Hezbollah, an armed group backed by Iran, has said it is seeking to maintain calm but said the attackers must be handed over. The group has called it a planned ambush.

"You don't want strife, then come and surrender those killers to the state," Hassan Fadlallah, a Hezbollah MP, said in an interview with al-Jadeed TV late on Sunday.

People were "boiling" and the group could not control them all, he said.

Shibli's coffin was draped in a Hezbollah flag at his funeral in the town of Kunin in southern Lebanon.

Clerics prayed over the casket and Hezbollah fighters wearing camouflage and red berets were in attendance, footage broadcast by Hezbollah's al-Manar TV showed.

"What happened in Khaldeh confirms the blatant absence of the logic of the state and that the language of uncontrolled and illegitimate arms is the one prevailing," Fouad Makhzoumi, an independent Sunni MP, wrote on Twitter.

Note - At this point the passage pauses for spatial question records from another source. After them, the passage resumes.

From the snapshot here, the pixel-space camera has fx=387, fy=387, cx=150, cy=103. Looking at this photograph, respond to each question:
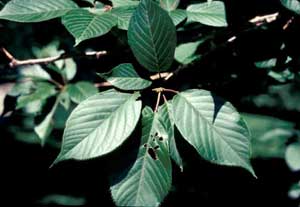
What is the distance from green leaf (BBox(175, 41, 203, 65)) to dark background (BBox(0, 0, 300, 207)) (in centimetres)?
3

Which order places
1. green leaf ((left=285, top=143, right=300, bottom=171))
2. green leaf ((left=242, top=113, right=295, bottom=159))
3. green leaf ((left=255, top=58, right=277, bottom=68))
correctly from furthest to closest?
green leaf ((left=242, top=113, right=295, bottom=159)), green leaf ((left=285, top=143, right=300, bottom=171)), green leaf ((left=255, top=58, right=277, bottom=68))

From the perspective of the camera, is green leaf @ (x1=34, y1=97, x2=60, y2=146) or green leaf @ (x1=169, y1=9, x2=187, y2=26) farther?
green leaf @ (x1=34, y1=97, x2=60, y2=146)

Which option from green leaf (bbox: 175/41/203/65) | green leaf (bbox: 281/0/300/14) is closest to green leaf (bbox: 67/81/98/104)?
green leaf (bbox: 175/41/203/65)

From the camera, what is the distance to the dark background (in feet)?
3.91

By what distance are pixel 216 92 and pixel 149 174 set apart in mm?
647

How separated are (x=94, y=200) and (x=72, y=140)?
183cm

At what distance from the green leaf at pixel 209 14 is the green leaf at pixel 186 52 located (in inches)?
6.5

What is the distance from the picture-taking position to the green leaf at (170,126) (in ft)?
2.70

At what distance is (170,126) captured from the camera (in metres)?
0.84

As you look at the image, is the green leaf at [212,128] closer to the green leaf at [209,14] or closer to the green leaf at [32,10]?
the green leaf at [209,14]

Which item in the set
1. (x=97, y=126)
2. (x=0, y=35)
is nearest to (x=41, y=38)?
(x=0, y=35)

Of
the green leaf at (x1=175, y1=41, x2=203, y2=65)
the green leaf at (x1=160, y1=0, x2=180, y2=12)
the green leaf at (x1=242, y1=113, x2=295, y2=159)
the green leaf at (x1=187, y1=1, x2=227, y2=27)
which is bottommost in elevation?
the green leaf at (x1=242, y1=113, x2=295, y2=159)

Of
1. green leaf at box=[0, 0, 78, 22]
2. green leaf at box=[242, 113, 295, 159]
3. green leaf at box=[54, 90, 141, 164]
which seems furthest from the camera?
green leaf at box=[242, 113, 295, 159]

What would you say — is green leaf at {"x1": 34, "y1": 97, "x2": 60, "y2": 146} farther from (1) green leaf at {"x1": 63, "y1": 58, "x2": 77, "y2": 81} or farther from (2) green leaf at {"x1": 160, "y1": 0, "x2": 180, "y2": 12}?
(2) green leaf at {"x1": 160, "y1": 0, "x2": 180, "y2": 12}
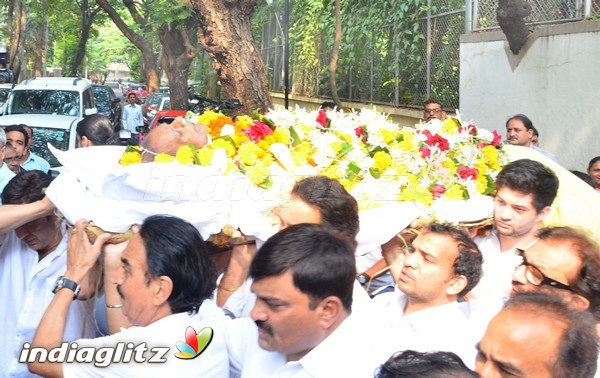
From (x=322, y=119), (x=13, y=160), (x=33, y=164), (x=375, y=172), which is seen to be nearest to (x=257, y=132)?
(x=322, y=119)

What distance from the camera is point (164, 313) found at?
274 centimetres

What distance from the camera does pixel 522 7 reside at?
9.18 m

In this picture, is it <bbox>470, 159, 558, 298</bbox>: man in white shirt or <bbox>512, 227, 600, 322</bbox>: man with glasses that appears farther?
<bbox>470, 159, 558, 298</bbox>: man in white shirt

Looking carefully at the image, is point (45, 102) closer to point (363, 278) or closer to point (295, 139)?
point (295, 139)

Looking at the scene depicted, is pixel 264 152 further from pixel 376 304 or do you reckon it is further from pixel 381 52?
pixel 381 52

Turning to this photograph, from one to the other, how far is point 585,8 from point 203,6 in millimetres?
4264

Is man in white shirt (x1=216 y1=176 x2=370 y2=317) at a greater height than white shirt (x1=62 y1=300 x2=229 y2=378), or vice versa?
man in white shirt (x1=216 y1=176 x2=370 y2=317)

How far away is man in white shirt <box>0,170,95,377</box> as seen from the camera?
3506 millimetres

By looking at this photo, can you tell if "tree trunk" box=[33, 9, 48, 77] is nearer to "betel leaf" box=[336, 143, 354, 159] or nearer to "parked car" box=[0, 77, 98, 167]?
"parked car" box=[0, 77, 98, 167]

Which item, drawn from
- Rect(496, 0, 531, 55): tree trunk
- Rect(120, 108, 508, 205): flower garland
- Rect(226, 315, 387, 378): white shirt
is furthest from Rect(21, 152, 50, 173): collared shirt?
Rect(496, 0, 531, 55): tree trunk

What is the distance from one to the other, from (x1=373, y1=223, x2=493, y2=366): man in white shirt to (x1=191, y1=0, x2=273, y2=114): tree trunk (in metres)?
5.33

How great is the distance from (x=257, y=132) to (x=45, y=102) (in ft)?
30.3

"We are afraid of the country being dragged to strife."

Lebanon's financial and economic meltdown marks the biggest crisis since the 1975-90 civil war.

"Strife awakens on the eve of Aug. 4," declared the front page headline of an-Nahar newspaper, referring to the first anniversary of the Beirut port explosion that devastated swathes of the capital and killed more than 200 people.